What is that?” She asked, pointing at objects protruding from the bodies.

 Laughing, Izanagi pulled on
surgical gloves.  “Those are shards from the front window, a great big
metal glass thing, industrial quality.  It exploded inward; glass imbedded
in them, the floor, the furniture, hell, glass was stuck into the wall on the
other side of the room. If I didn’t know better, I’d think a bomb went off
outside that window.”

 “What do the police
think?  Who’s in charge of the case?”

 “Sheriff has it, Gunderson,
thinks wolves did it.”

 “Gunderson?  Wolves?”
stupefied at the concept.

 “Yep, wolves swam out to the
island, the storm broke the window and the wolves walked in and surprised them,
opportunistic sport killers, he says.”

  “Gunderson?” 
Pulling latex gloves from a box she prepped, ready to assist as she had so many
times before.

 “You don’t need those, just
want to show you one thing then you are out of here.”

 “Gunderson, if I’d known I
would have stayed home,” she moaned.  “Publicity?”

 “Of course, TV, radio,
interviews, wearing his generalissimo uniform. Yep, he’s out hunting the wolves
right now.”

 “If you turned out the lights
Gunderson couldn’t find his own dick.”

 Izanagi giggled when she said
dick. “That may be true, so look at what I have to show you.”

 Izanagi turned to Alan’s
corpse and elongated the neck by grabbing a fistful of hair, much the way his
killer had done, and rotating the head back so that the neck bowed.  “Tell
me what you see, Arabella,” he instructed.

 She bent in and examined the
neck; a quick glance told her the story: the carotid had been punctured by two
long canines.  Most interesting was the surrounding damage; whoever had
done this had chewed on the necks. Without saying anything Arabella turned to
the other body.  “Her?” she questioned. 

 “The same, although not quite
as savage; probably somewhat sated by the time he got to her,” he replied,
“Would you like to see?”

 “Please, she will want to
know.”

 Izanagi repeated the
procedure using Joyce’s ponytail for leverage. Again, Arabella’s inspection was
brief.  She stood looking at the two bodies.  Izanagi, apparently
unconcerned, said, “Would you like some lunch?” 

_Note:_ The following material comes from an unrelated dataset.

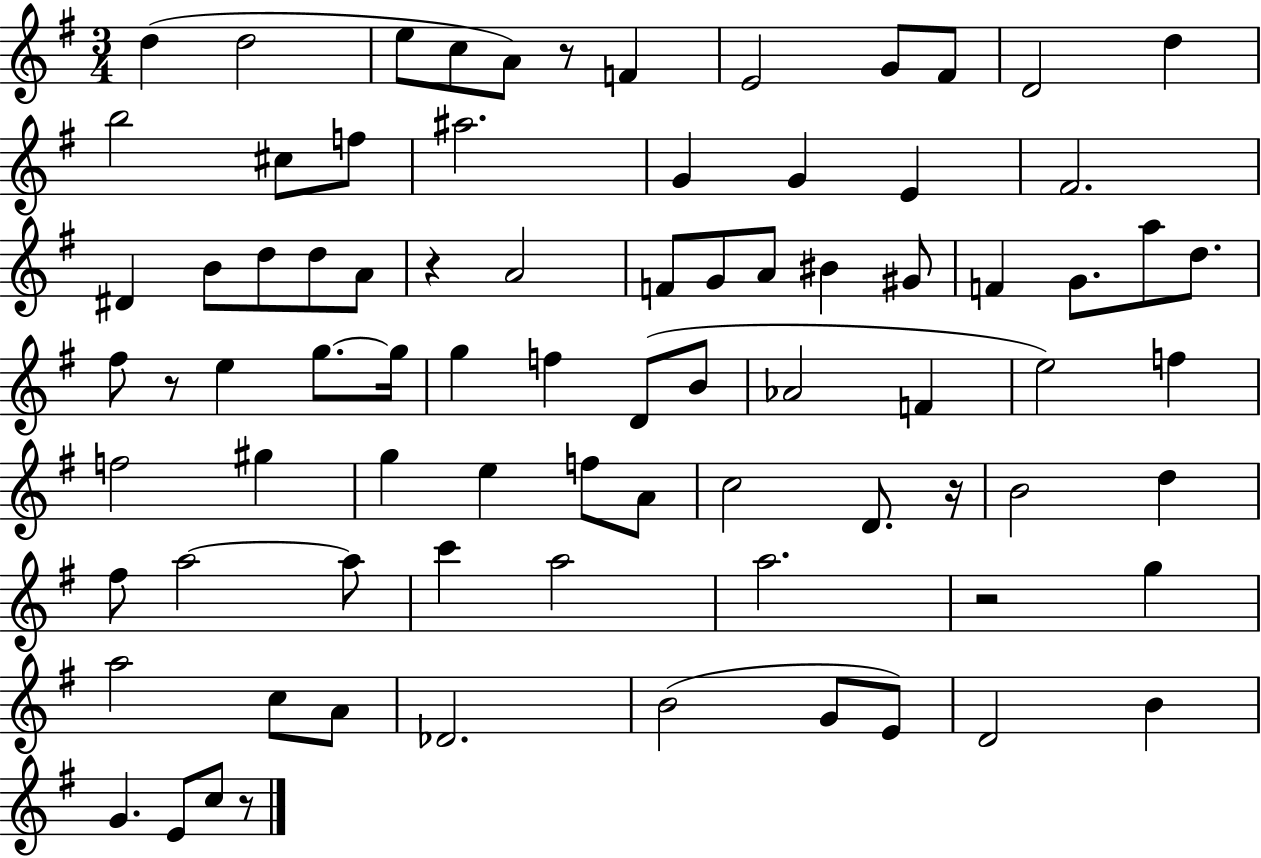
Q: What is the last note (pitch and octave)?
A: C5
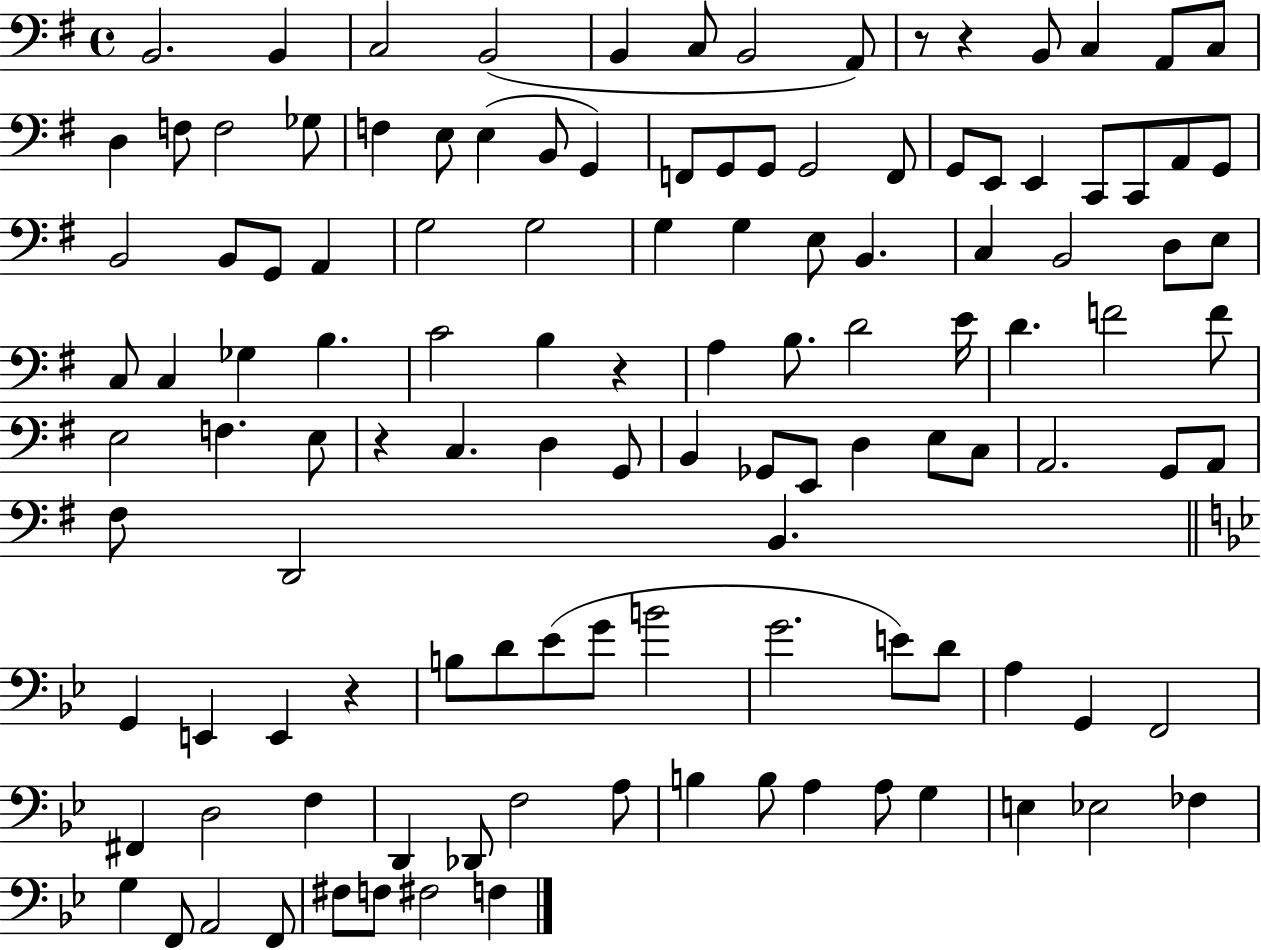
B2/h. B2/q C3/h B2/h B2/q C3/e B2/h A2/e R/e R/q B2/e C3/q A2/e C3/e D3/q F3/e F3/h Gb3/e F3/q E3/e E3/q B2/e G2/q F2/e G2/e G2/e G2/h F2/e G2/e E2/e E2/q C2/e C2/e A2/e G2/e B2/h B2/e G2/e A2/q G3/h G3/h G3/q G3/q E3/e B2/q. C3/q B2/h D3/e E3/e C3/e C3/q Gb3/q B3/q. C4/h B3/q R/q A3/q B3/e. D4/h E4/s D4/q. F4/h F4/e E3/h F3/q. E3/e R/q C3/q. D3/q G2/e B2/q Gb2/e E2/e D3/q E3/e C3/e A2/h. G2/e A2/e F#3/e D2/h B2/q. G2/q E2/q E2/q R/q B3/e D4/e Eb4/e G4/e B4/h G4/h. E4/e D4/e A3/q G2/q F2/h F#2/q D3/h F3/q D2/q Db2/e F3/h A3/e B3/q B3/e A3/q A3/e G3/q E3/q Eb3/h FES3/q G3/q F2/e A2/h F2/e F#3/e F3/e F#3/h F3/q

 “Thank you,” she replied,
“I’m famished.”

 From a small refrigerator
Izanagi retrieved a bento box and, looking at Arabella, held up one finger then
two.

 “Two please,” she replied.

 They sat at the desk, he
delicately feeding himself tuna sashimi with rice and vegetables while she
demurely sucked blood out of the bag through the straw he’d thoughtfully
provided.  “That thing really cost over a thousand dollars?” he asked,
pointing his chopsticks at her bag.

 “Yes, isn’t it marvelous.”

 “What specimens will you
need?” he asked.

 “Some heart tissue would be
nice, a blood sample from both of them and all the blood you can spare, if you
have any,” she replied starting in on the second bag.

 “Have you been feeding? 
You look a little pale, which for you is not a good thing.”

 “No, I’ve been in the lab
pretty much round the clock.  The only reason I took this job was to see
you.  I’m not taking any private work at the moment.”

 “Anything promising? 
Should I come down and give you a hand?”

 “You know how it goes. 
Whenever I think I’m getting somewhere, I’m unable to replicate the
results.  I think I’m onto something at a cellular level but it doesn’t
translate to a complex organism.”

 “When I got your message I
scrounged all the fresh blood I could, it’s in the fridge next to the
meatloaf.”

 “Thank you,” she said, a rare
smile on her face, “Your professional opinion please, what do you think caused
this?”

 “Not an animal, messy but not
messy enough” he replied.

 “Mechanical device?” she
asked, methodically eliminating possibilities.

 Going to Alan’s table he
gently twisted the neck to highlight the ravaged neck and artery.  “You
know those big forks people get out when they want to carve the turkey,
something like that, think a giant sewing machine with a big two tined fork
jabbing away with plenty of ripping and tearing.”